We have collected another public dataset to test the performance of the algorithms for imputing ordinal values from the UCI Machine Learning Repository of the University of California, Irvine. The dataset is available at [35]. The number of rows in the dataset is 1728, and the number of columns is 7. Basic statistical descriptions of the target attribute and the results using this dataset are described in "Performance comparison for ordinal attribute" section.
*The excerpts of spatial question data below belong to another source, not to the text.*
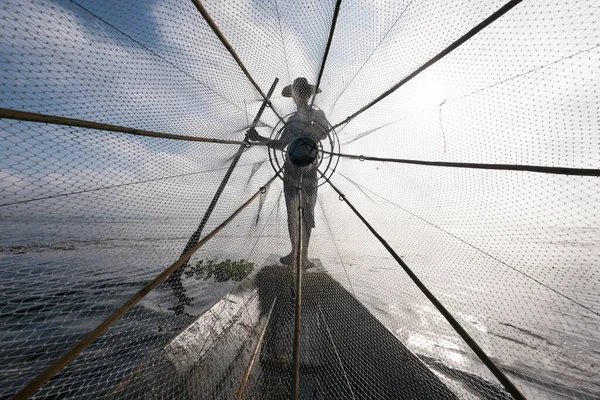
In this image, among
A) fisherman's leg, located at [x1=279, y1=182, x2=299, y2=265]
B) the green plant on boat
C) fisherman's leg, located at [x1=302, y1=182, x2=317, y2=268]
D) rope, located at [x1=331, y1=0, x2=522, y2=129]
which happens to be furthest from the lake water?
rope, located at [x1=331, y1=0, x2=522, y2=129]

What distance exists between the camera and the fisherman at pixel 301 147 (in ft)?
18.0

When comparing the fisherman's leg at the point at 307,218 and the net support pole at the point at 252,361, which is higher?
the fisherman's leg at the point at 307,218

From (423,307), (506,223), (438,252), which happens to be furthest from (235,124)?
(423,307)

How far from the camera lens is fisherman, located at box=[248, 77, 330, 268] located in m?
5.48

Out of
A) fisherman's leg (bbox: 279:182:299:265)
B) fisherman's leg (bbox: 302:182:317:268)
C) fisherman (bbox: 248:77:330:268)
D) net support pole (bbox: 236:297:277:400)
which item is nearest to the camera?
net support pole (bbox: 236:297:277:400)

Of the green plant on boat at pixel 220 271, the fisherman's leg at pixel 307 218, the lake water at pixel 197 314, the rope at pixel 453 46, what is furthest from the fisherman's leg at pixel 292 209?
the green plant on boat at pixel 220 271

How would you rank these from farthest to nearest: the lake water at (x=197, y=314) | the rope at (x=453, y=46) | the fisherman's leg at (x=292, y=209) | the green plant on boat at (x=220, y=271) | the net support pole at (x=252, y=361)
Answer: the green plant on boat at (x=220, y=271) < the fisherman's leg at (x=292, y=209) < the lake water at (x=197, y=314) < the net support pole at (x=252, y=361) < the rope at (x=453, y=46)

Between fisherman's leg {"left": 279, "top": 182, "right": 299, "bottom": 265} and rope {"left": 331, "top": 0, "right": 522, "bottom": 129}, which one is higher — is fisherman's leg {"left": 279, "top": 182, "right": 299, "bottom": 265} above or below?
below

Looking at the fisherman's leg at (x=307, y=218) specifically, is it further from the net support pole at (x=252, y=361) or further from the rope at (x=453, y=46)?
the rope at (x=453, y=46)

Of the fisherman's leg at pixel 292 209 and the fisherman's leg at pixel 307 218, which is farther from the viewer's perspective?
the fisherman's leg at pixel 307 218

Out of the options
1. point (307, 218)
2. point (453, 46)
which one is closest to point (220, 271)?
point (307, 218)

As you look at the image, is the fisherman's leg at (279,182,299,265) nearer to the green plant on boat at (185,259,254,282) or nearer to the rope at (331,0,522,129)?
the rope at (331,0,522,129)

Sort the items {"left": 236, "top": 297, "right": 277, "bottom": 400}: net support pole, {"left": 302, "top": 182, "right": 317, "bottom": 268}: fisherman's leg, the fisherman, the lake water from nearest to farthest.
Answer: {"left": 236, "top": 297, "right": 277, "bottom": 400}: net support pole
the lake water
the fisherman
{"left": 302, "top": 182, "right": 317, "bottom": 268}: fisherman's leg

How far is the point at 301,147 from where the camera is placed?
5469mm
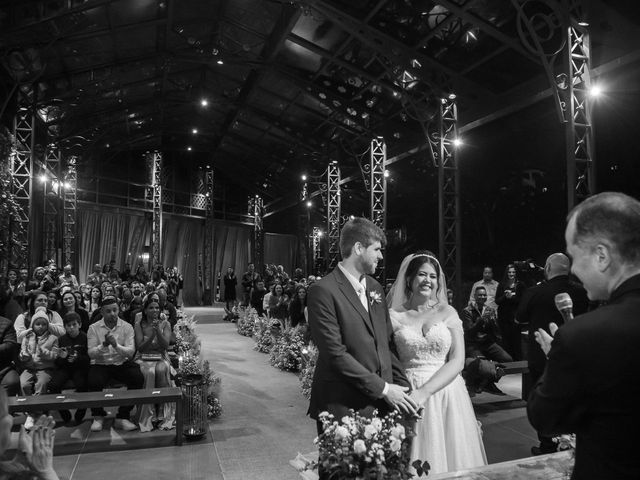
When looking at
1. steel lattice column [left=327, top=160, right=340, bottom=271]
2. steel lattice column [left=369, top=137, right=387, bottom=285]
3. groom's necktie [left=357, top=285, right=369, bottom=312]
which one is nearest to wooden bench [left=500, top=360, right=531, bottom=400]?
groom's necktie [left=357, top=285, right=369, bottom=312]

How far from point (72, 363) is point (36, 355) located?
391mm

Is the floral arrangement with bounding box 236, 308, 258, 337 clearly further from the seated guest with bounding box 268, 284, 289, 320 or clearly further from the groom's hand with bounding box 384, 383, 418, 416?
the groom's hand with bounding box 384, 383, 418, 416

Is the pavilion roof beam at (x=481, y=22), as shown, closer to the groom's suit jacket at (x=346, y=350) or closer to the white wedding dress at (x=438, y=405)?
the white wedding dress at (x=438, y=405)

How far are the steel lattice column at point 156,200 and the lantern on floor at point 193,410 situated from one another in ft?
55.6

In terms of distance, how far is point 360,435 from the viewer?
6.84 feet

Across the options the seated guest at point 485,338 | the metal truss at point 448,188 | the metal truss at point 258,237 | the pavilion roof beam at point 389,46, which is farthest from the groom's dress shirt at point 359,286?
the metal truss at point 258,237

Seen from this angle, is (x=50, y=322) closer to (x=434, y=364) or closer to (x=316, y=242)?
(x=434, y=364)

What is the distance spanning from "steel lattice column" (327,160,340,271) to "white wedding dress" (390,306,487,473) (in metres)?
13.7

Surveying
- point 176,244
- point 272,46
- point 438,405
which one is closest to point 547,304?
point 438,405

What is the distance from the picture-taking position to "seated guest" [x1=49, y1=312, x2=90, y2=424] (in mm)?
5586

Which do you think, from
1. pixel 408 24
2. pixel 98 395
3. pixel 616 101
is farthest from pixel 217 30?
pixel 98 395

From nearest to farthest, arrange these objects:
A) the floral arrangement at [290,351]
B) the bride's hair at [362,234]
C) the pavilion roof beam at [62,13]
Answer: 1. the bride's hair at [362,234]
2. the floral arrangement at [290,351]
3. the pavilion roof beam at [62,13]

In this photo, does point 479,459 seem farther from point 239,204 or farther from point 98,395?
point 239,204

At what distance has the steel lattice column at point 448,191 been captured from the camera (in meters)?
10.5
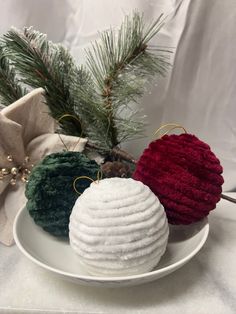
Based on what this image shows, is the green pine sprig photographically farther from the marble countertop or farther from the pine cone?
the marble countertop

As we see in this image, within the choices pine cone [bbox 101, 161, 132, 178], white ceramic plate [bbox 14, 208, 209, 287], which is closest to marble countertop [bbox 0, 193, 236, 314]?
white ceramic plate [bbox 14, 208, 209, 287]

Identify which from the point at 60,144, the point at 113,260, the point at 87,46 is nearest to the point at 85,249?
the point at 113,260

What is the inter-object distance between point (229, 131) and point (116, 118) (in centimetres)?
17

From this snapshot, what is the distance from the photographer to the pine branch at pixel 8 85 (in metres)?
0.55

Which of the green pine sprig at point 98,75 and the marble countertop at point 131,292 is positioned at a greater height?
the green pine sprig at point 98,75

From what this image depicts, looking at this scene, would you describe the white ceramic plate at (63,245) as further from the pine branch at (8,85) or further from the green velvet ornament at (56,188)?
the pine branch at (8,85)

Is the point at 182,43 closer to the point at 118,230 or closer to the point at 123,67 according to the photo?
the point at 123,67

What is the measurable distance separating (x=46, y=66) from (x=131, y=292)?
264 millimetres

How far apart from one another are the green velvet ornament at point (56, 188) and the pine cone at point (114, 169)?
19 millimetres

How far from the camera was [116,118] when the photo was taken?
52cm

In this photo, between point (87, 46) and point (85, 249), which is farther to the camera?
point (87, 46)

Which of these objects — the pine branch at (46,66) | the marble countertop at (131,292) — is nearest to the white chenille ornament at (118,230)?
the marble countertop at (131,292)

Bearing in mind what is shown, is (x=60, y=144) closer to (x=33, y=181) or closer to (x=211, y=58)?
(x=33, y=181)

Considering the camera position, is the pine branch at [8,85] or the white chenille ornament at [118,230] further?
the pine branch at [8,85]
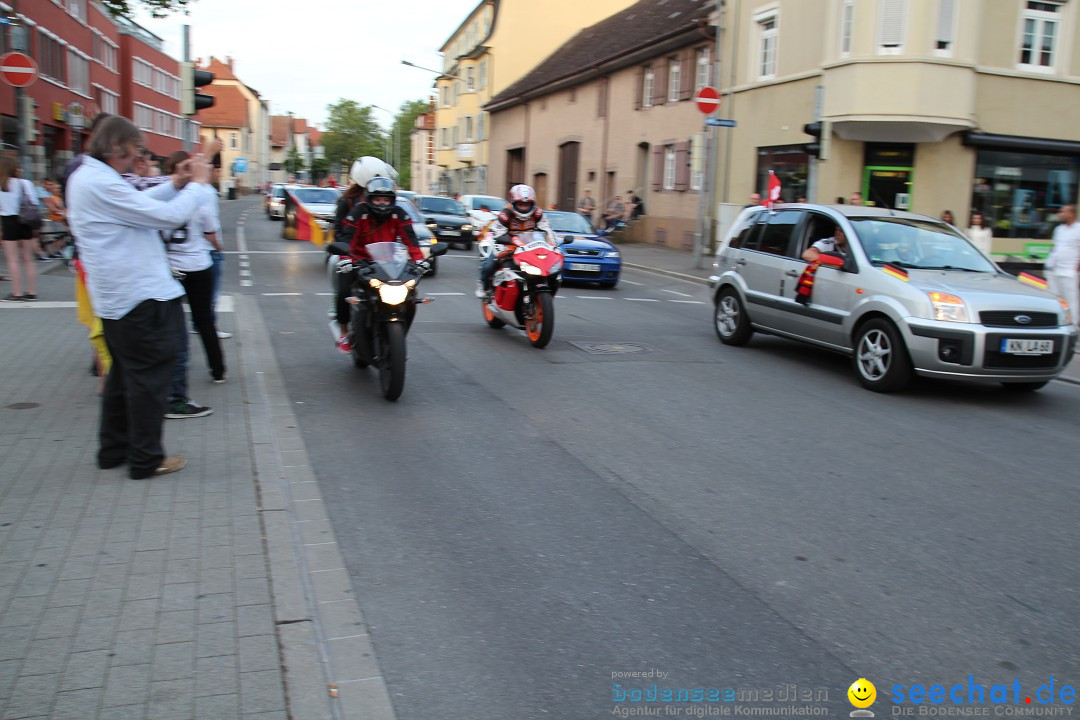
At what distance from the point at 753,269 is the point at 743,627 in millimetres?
7827

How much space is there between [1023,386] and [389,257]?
6.26m

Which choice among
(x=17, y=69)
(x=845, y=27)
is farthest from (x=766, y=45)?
(x=17, y=69)

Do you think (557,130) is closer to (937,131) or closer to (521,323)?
(937,131)

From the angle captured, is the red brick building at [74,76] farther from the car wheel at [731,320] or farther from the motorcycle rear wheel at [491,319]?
the car wheel at [731,320]

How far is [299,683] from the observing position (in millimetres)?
3219

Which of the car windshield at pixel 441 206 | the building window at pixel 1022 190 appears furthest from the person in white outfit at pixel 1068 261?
the car windshield at pixel 441 206

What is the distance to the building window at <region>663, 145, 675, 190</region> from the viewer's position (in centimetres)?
3102

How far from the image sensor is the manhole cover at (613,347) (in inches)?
419

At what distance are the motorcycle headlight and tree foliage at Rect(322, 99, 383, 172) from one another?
383 ft

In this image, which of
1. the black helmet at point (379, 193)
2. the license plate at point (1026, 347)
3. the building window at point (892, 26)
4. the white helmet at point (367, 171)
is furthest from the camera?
the building window at point (892, 26)

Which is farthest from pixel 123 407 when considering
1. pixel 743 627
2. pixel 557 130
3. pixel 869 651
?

Kaggle house price dataset

We have taken the last dataset from Kaggle, a popular online community of data scientists and machine learning practitioners. The dataset can be downloaded from [36]. It has 21614 rows and ten columns. Additional information regarding the target attribute and results is placed in "Performance comparison for numeric attribute" section.

Results

We have implemented twelve algorithms to compare the performance of SICE. Among them, eight algorithms are included in the MICE package by default, three algorithms are available in different packages of R, and one algorithm (FURIA) is implemented using Weka. The list of the implemented algorithms for different attributes is presented in Table 6. Since each multiple imputation algorithm created seven predictions for each missing value, each algorithm provided seven different datasets as output. However, the result, we have mentioned for each multiple imputation based algorithm, are the best ones from its seven imputations. To evaluate the prediction quality in binary and ordinal attributes, we used Balanced Accuracy, Precision, Sensitivity, Specificity, and F-measure [37]. These properties were calculated and compared using the ‘confusionmatrix’ method from the ‘caret’ [38] package in R. For evaluating the performance of the algorithms on numeric attributes, We used root mean square error (RMSE) which is explained further in "Performance comparison for numeric attribute" section.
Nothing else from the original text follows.